I guess the classical name is "algebraic form of degree $k$." The next step after quadratic forms is $k = 3$ when you get cubic forms, then quartic forms, and so forth. Algebraic forms of degree $k$ on a finite-dimensional vector space $V$ can be identified with homogeneous polynomials of degree $k$ on $V$, or equivalently with elements of the symmetric power $S^k(V^{\ast})$.
There is a bijection between algebraic forms in this sense and symmetric multilinear forms which concretely is given by polarization and which abstractly reflects a natural isomorphism
$$S^k(V^{\ast}) \cong S^k(V)^{\ast}$$
(say, in characteristic zero).
The higher derivatives of a smooth function $f : V \to \mathbb{R}$ are just the coefficients of its Taylor polynomials. Taylor polynomials, like all polynomials, break up into a sum of homogeneous polynomials, one in each degree. The degree zero part is $f(0)$, the degree one part encodes the first derivatives, etc. (Here I am always taking derivatives at $0$ WLOG.)

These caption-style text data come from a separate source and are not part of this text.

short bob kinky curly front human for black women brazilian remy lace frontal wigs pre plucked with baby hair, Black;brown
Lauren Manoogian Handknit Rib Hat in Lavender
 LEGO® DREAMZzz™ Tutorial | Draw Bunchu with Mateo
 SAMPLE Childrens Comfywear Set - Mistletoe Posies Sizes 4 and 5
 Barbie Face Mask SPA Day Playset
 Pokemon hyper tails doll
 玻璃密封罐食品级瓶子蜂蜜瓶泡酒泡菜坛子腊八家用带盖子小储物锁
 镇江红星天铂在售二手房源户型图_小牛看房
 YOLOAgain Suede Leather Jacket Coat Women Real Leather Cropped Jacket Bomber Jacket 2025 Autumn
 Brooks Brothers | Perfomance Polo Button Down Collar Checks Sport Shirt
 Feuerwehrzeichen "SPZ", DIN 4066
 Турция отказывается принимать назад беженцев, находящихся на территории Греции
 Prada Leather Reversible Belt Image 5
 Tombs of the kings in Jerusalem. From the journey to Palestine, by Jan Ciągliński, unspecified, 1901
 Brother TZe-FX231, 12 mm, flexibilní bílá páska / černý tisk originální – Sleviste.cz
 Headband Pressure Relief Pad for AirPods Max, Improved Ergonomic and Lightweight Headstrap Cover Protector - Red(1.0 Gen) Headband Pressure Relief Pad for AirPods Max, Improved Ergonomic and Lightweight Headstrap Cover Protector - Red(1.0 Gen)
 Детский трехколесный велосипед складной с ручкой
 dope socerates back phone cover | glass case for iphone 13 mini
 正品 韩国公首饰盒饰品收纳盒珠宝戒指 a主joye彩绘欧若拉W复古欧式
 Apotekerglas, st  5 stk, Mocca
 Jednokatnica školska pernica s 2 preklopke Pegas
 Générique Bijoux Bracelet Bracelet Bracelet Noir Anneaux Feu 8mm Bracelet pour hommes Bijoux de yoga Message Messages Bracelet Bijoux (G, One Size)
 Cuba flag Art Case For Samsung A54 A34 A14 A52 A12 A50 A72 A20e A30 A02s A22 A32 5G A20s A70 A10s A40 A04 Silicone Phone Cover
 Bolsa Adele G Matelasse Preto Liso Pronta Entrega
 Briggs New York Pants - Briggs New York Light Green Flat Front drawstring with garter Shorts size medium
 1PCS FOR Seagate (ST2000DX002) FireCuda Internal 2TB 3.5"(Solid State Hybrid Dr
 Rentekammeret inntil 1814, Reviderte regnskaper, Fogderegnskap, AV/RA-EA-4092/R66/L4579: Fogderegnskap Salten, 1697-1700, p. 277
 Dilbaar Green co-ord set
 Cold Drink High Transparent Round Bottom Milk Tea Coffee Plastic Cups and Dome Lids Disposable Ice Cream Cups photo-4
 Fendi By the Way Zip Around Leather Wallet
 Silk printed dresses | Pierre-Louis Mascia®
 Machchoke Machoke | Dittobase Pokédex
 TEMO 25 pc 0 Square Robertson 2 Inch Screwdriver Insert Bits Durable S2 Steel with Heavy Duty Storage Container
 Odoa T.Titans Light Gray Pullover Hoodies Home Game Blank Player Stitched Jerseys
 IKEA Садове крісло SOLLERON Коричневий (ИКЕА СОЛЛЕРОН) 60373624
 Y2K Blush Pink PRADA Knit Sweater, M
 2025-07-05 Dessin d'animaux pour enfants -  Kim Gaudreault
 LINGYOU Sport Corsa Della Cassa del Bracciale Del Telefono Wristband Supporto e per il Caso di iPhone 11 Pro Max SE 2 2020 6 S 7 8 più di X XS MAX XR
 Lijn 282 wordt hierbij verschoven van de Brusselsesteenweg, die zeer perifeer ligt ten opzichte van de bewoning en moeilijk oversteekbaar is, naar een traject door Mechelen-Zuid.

For example, in two variables the Taylor expansion takes the form
$$f(x, y) = \sum_n^{\infty} \sum_{i + j = n} f_{ij} x^i y^j$$
where
$$f_{ij} = \frac{1}{i! j!} \frac{\partial^i f}{\partial x^i \partial y^j} \Big|_{x=y=0}.$$
So e.g. the constant part is $f_{00}$, the linear part is $f_{10} x + f_{01} y$, the quadratic part is $f_{20} x^2 + f_{11} xy + f_{02} y^2$, the cubic part is $f_{30} x^3 + \dots$ and hopefully you get the idea. And of course you can isolate the degree $k$ part by looking at the coefficient of $t^k$ in $f(tx, ty)$.